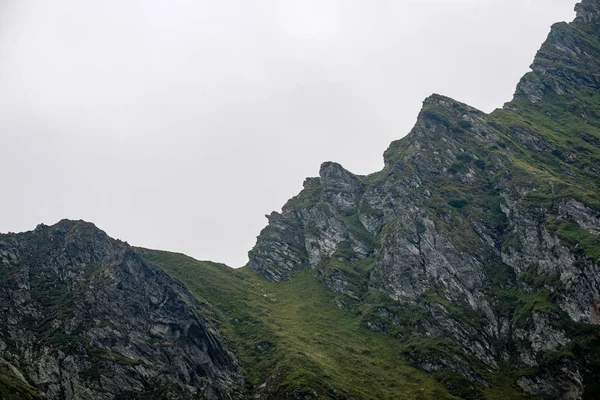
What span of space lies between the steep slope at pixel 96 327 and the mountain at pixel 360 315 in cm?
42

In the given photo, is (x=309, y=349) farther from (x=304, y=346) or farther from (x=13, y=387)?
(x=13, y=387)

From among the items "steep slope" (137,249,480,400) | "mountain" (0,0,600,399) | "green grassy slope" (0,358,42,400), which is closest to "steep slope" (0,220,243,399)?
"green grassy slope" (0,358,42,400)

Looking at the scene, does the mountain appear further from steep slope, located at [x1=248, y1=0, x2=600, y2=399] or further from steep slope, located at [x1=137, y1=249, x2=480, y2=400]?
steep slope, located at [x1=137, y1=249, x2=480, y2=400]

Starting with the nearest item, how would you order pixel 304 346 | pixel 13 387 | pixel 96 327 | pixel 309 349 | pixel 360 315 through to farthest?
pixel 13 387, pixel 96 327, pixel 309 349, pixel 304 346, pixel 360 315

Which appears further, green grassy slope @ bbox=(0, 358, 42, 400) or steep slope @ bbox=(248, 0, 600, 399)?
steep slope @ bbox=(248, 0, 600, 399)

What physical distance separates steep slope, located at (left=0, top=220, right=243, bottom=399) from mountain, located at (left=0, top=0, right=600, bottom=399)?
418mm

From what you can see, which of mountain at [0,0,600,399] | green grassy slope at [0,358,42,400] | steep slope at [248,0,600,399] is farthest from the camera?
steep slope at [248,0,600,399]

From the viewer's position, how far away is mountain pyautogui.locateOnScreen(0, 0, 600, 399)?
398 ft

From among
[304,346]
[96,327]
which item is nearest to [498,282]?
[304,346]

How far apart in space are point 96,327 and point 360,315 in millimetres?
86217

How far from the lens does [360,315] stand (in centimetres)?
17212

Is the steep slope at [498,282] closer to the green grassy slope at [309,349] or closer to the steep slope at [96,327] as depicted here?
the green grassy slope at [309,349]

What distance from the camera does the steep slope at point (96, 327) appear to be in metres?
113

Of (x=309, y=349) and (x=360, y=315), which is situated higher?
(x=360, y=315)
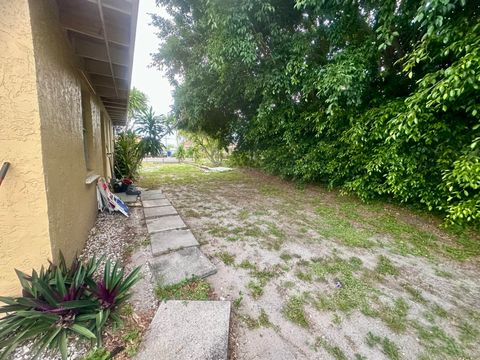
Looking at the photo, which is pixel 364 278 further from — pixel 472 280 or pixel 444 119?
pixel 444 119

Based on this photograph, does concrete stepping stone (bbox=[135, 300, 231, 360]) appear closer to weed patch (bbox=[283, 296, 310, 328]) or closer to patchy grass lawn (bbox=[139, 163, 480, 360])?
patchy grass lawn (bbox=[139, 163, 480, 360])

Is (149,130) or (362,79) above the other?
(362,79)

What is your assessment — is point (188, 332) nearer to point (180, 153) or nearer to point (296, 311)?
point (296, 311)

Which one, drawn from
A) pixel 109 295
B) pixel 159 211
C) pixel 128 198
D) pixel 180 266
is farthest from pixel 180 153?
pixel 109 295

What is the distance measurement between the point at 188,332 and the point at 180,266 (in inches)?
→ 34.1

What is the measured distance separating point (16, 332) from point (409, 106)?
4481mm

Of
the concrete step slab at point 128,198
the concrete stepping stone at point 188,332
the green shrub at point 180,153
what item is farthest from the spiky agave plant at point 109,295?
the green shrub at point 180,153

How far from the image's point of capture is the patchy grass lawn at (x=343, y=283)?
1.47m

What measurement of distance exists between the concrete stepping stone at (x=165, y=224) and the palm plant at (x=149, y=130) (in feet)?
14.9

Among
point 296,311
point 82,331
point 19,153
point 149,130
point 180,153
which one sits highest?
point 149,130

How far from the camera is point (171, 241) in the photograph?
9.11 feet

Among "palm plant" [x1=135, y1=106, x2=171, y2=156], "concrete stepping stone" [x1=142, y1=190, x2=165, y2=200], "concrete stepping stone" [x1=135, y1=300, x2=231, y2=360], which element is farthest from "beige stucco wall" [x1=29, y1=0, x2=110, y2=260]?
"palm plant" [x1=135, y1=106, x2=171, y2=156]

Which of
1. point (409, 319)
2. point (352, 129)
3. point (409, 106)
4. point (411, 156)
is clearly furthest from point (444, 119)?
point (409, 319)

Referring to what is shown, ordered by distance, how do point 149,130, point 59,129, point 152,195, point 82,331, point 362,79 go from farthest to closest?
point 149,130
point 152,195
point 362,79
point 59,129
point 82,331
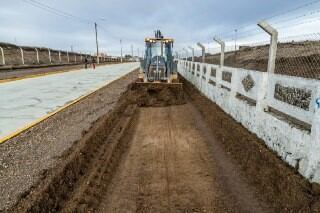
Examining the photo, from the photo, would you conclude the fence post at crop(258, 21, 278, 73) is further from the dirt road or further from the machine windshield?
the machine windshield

═══

[WHAT THE EXERCISE ASKS] Only the lines from the line with "What measurement of" to the end of the records should be repeated, exactly and without pictures.

[WORKED SOLUTION]
What measurement of distance exists between the concrete stepping stone at (x=165, y=224) and the palm plant at (x=149, y=130) (in feet)?
14.9

Among
point 296,311
point 82,331
point 19,153
point 149,130
point 180,153
which one sits highest?
point 149,130

How far from the camera is point (171, 241) in the photograph?
9.11 feet

Among "palm plant" [x1=135, y1=106, x2=171, y2=156], "concrete stepping stone" [x1=142, y1=190, x2=165, y2=200], "concrete stepping stone" [x1=135, y1=300, x2=231, y2=360], which element is farthest from "beige stucco wall" [x1=29, y1=0, x2=110, y2=260]?
"palm plant" [x1=135, y1=106, x2=171, y2=156]

Which of
1. point (409, 319)
2. point (352, 129)
3. point (409, 106)
4. point (411, 156)
is clearly furthest from point (444, 119)?
point (409, 319)

Referring to what is shown, ordered by distance, how do point 149,130, point 59,129, point 152,195, point 82,331, point 362,79 go from farthest to closest?
point 149,130
point 152,195
point 362,79
point 59,129
point 82,331
Examining the photo, from the photo, would you conclude the fence post at crop(258, 21, 278, 73) is further from the dirt road or further from the machine windshield?
the machine windshield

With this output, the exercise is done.